[Task input — start]
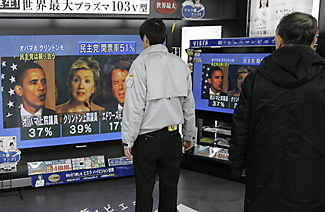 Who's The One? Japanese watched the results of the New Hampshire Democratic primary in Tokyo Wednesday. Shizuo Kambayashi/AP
[Task input — finish]
[Task input — start]
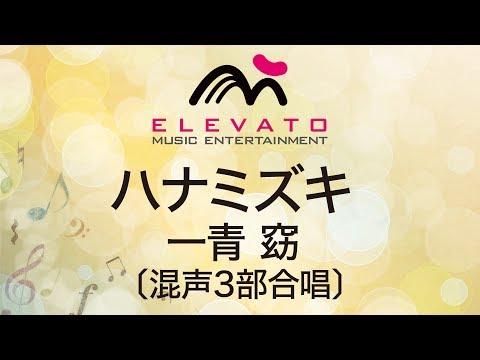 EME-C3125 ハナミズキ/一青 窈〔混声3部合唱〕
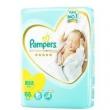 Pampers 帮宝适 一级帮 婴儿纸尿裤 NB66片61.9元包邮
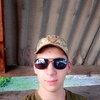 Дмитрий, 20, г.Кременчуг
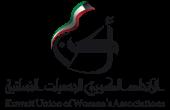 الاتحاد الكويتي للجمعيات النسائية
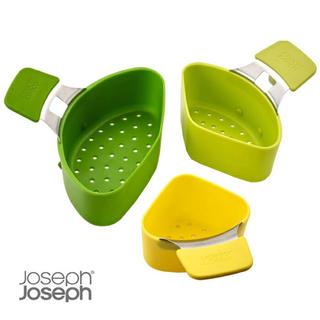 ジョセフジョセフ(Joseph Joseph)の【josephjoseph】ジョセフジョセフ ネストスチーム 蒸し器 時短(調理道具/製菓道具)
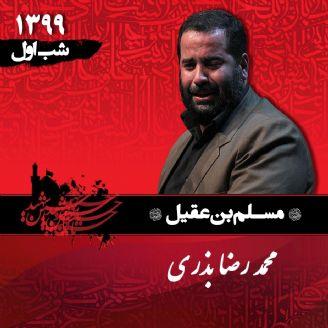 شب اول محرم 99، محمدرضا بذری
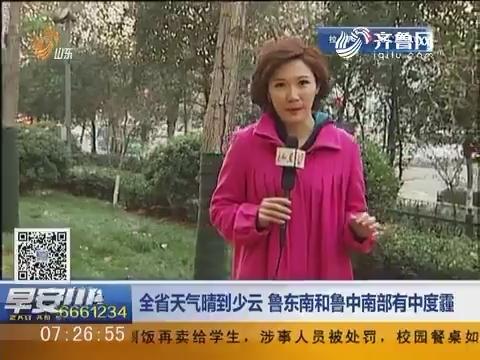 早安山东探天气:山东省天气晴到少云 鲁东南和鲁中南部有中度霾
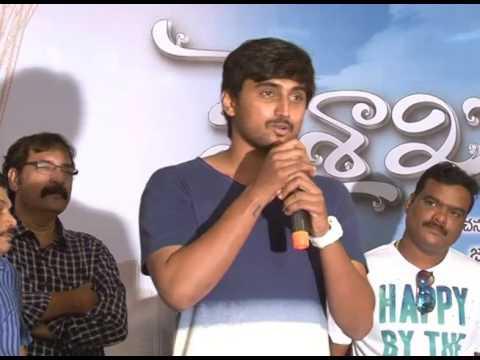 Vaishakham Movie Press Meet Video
[Task input — finish]
About this task — Within the listing above, print exactly the stretch beginning at the line that contains "EME-C3125 ハナミズキ/一青 窈〔混声3部合唱〕" and finishing at the line that contains "Vaishakham Movie Press Meet Video", ends kept, pictures left out, and nothing more.

Response area —
 EME-C3125 ハナミズキ/一青 窈〔混声3部合唱〕
 Pampers 帮宝适 一级帮 婴儿纸尿裤 NB66片61.9元包邮
 Дмитрий, 20, г.Кременчуг
 الاتحاد الكويتي للجمعيات النسائية
 ジョセフジョセフ(Joseph Joseph)の【josephjoseph】ジョセフジョセフ ネストスチーム 蒸し器 時短(調理道具/製菓道具)
 شب اول محرم 99، محمدرضا بذری
 早安山东探天气:山东省天气晴到少云 鲁东南和鲁中南部有中度霾
 Vaishakham Movie Press Meet Video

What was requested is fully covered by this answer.